Vorletzte Woche suchte ich einen Artikel und fand ihn nicht. Eine der bemerkenswerten Eigenschaften von Supermarkt-Managern scheint zu sein, dass sie regelmäßig nach nur ihnen verständlichen Gesichtspunkten den ganzen Laden umräumen lassen. Hauptsache, der Kunde findet nichts mehr. „Tomatensuppe? Neben den Tampons, ist doch logisch, oder?“ Kleiner Scherz.

Drei Verkäuferinnen standen zusammen und unterhielten sich.

Also räusperte ich mich und sagte höflich: „Guten Morgen!“ Niemand reagierte. Vielleicht war ich zu leise gewesen. „Guten Morgen, meine Damen“, wiederholte ich. Eine drehte sich widerwillig um zu mir. „Können Sie mir bitte sagen, wo ich … finde?“, fragte ich kleinlaut. „Da drüben.“ Sie zeigte mit dem Finger in eine Richtung. „Dankeschön.“ Froh machte ich mich auf den Weg – und fand den Artikel nicht. Also ging ich zurück. „Ja, haben Sie denn nicht zugehört?“, raunzte sie mich an. „Ich hab Ihnen doch gesagt, gleich bei den Backwaren links.“

Zum Beschweren zu träge…

Tja, da hatte sie sich vertan. Was ich suchte, fand ich nämlich später beim Kaffee. Den Namen dieser Charismatikerin hatte ich mir leider nicht gemerkt. Aber ich wäre – nach einer kurzen Phase der Empörung – ohnehin zu faul gewesen, sie beim Abteilungsleiter anzuschwärzen. Darauf kann man sich bei mir immer verlassen: Ich bin einfach zu träge, sogar für eine Beschwerde.

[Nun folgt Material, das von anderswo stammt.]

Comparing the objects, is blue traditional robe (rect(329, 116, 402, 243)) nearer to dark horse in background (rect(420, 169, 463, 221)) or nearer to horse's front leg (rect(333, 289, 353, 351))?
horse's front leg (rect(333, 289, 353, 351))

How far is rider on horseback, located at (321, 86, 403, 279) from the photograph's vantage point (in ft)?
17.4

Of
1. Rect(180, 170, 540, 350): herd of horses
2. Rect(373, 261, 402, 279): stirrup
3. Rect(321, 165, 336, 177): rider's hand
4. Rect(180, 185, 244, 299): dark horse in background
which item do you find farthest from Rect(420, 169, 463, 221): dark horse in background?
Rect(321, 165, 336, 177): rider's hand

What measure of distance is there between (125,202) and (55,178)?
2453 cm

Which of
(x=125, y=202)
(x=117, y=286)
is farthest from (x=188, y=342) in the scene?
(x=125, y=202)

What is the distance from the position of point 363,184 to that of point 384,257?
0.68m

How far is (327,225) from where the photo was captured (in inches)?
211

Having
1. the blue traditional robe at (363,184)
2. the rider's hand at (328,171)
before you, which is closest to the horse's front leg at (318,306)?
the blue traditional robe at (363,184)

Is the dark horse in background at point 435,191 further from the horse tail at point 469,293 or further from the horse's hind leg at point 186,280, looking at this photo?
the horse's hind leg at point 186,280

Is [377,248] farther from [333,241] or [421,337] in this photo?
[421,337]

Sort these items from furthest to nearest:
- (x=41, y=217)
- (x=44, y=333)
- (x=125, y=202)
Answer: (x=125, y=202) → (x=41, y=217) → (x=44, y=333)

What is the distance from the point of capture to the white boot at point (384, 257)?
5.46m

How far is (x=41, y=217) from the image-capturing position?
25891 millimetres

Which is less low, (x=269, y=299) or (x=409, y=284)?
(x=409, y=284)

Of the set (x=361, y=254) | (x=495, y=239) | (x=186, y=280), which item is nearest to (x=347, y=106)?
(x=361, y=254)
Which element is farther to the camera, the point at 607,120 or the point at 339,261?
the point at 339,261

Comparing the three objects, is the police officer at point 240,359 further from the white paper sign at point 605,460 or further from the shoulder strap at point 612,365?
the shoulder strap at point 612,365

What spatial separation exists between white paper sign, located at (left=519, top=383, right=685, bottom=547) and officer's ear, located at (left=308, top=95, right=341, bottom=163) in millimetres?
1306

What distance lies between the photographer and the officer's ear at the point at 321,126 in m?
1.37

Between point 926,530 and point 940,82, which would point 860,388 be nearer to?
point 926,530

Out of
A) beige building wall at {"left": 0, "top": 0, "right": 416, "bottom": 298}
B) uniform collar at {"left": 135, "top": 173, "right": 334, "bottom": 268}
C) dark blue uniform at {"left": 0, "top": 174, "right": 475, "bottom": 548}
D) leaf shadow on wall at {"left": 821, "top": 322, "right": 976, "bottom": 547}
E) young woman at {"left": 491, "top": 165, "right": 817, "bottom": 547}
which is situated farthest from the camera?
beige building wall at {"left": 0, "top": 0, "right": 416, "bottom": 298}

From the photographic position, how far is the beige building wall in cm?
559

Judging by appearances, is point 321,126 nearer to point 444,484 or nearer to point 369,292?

Irgendwann lande ich dann an der Kassenschlange, und ich mache mir da nichts vor: Meine ist immer die längste. Das kann man nur mit Gelassenheit ertragen. Entweder geht der Belegstreifen zu Ende, und der Manager muss gerufen werden, um ihn auszuwechseln oder jemandes EC-Karte funktioniert nicht. Jemand wühlt verzweifelt nach dem passgenauen Betrag in einem zerfledderten Geldbeutel, und der andere hat vergessen, seine Bananen am Obststand abzuwiegen. Irgendwas ist immer.

Ich konzentriere mich dann auf die Einkäufe des Vordermannes und hoffe im Sommer auf ein oder zwei Tätowierungen auf einem breiten Männerrücken, damit ich was zu lesen habe.

Als ich neulich wieder mal gerade noch die Beine weit genug spreizen konnte, um ein heulendes Kind dazwischen durchrennen lassen zu können (es war wirklich sehr klein), dachte ich, eigentlich könnte doch mal jemand ein Computerspiel für die Playstation entwickeln, zum Beispiel mit den Namen:  „Buy and die“ oder „Kaufen und Laufen“.

Die Regeln wären einfach, man müsste es nur schaffen, einen vom Zufallsgenerator gewählten Artikel innerhalb eines genau definierten Zeitrahmens zu erwerben, zu bezahlen und die Supermarkt-Animation mit heiler Haut verlassen. Das wäre auch mal was für Hausfrauen, die mit Egoshootern normalerweise so gar nichts anfangen können. Ran an die Konsolen, meine Damen. Demnächst gibt es den „Ego-Buyer“!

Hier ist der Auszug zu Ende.